§ **Exercise details**
Copy out the line containing "What distance from" and each line after it, through the last one in the material, exactly as written.
^^^^^^^^^^^^^^^^
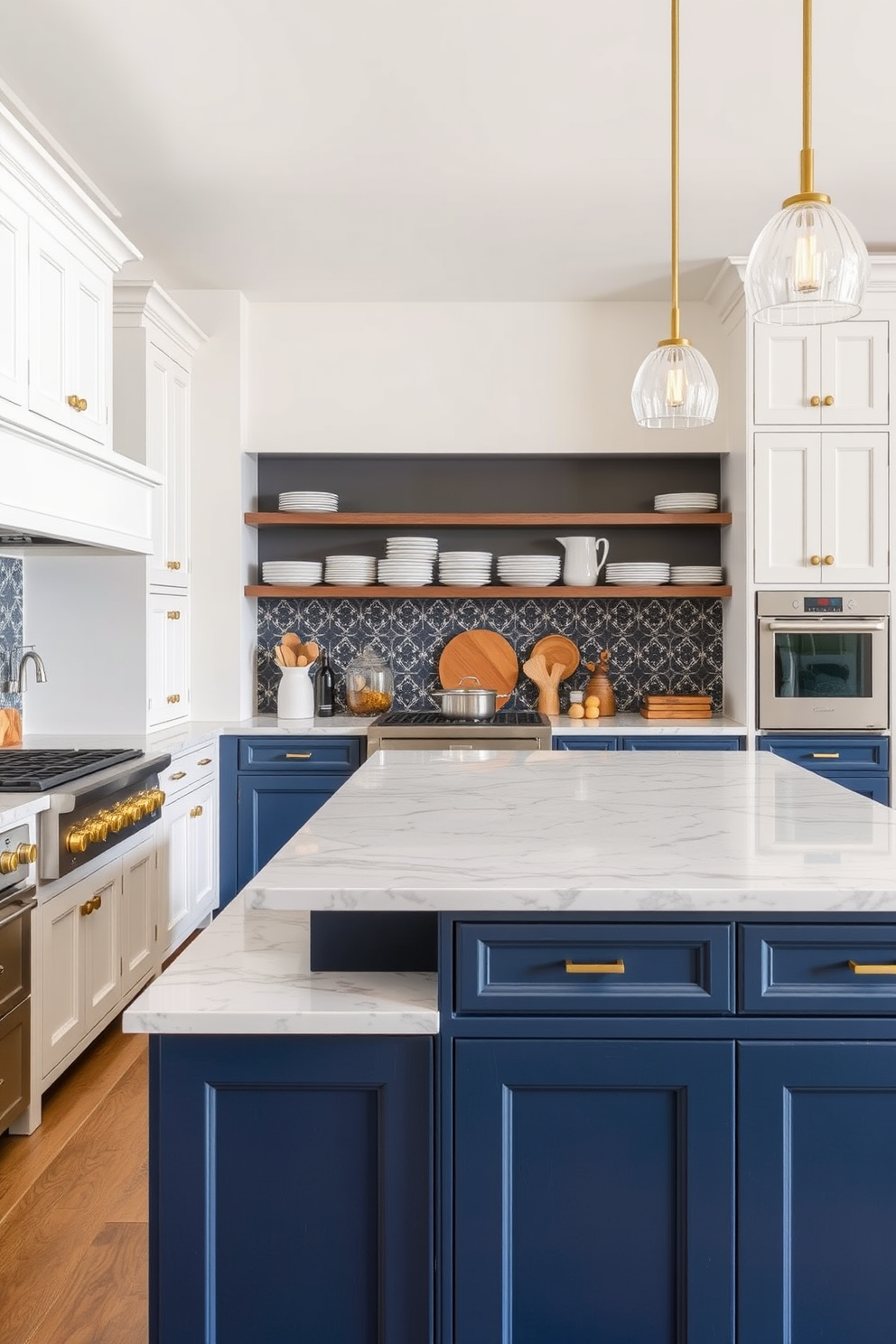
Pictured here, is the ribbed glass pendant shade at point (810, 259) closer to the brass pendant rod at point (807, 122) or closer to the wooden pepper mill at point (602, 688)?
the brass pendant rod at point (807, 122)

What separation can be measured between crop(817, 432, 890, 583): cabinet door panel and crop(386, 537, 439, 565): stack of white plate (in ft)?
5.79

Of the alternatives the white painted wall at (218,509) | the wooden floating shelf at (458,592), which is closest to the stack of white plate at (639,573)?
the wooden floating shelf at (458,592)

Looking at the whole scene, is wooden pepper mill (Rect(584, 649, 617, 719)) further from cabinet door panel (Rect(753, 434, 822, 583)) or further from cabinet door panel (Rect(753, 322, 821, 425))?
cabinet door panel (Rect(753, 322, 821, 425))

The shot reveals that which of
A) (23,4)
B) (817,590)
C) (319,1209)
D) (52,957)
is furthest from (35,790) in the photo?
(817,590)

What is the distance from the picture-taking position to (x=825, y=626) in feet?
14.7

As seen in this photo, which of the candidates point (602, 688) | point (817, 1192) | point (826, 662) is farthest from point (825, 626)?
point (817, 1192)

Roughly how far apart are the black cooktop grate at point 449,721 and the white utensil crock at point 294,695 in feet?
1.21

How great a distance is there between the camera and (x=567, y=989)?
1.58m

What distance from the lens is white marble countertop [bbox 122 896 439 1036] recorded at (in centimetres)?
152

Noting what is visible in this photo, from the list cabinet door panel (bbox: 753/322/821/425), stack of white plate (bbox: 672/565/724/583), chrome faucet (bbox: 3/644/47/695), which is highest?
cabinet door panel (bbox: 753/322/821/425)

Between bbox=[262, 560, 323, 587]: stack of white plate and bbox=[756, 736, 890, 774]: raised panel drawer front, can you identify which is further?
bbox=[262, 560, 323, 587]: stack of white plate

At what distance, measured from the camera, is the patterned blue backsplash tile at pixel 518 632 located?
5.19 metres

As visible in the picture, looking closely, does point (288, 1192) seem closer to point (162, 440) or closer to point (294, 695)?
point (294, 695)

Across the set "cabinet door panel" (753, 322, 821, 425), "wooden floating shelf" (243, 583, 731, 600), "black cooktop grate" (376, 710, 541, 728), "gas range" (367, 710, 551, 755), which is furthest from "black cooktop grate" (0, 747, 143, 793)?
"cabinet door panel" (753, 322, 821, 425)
^^^^^^^^^^^^^^^^
§ **Task solution**
What distance from the lens is white marble countertop [bbox 122 896 439 1036] recorded at (in centimetres)?
152

Noting what is visible in this photo, from the list cabinet door panel (bbox: 753/322/821/425), stack of white plate (bbox: 672/565/724/583), chrome faucet (bbox: 3/644/47/695), which is highest?
cabinet door panel (bbox: 753/322/821/425)

Between bbox=[262, 560, 323, 587]: stack of white plate and bbox=[756, 736, 890, 774]: raised panel drawer front, can you identify which is further?
bbox=[262, 560, 323, 587]: stack of white plate

At what distance, measured from the camera, is the patterned blue backsplash tile at pixel 518 632 located?
5.19 metres

As visible in the picture, looking closely, does point (288, 1192) seem closer to point (162, 440) or closer to point (294, 695)?
point (294, 695)

Across the set "cabinet door panel" (753, 322, 821, 425), "wooden floating shelf" (243, 583, 731, 600), "black cooktop grate" (376, 710, 541, 728), "gas range" (367, 710, 551, 755), which is furthest from "black cooktop grate" (0, 747, 143, 793)?
"cabinet door panel" (753, 322, 821, 425)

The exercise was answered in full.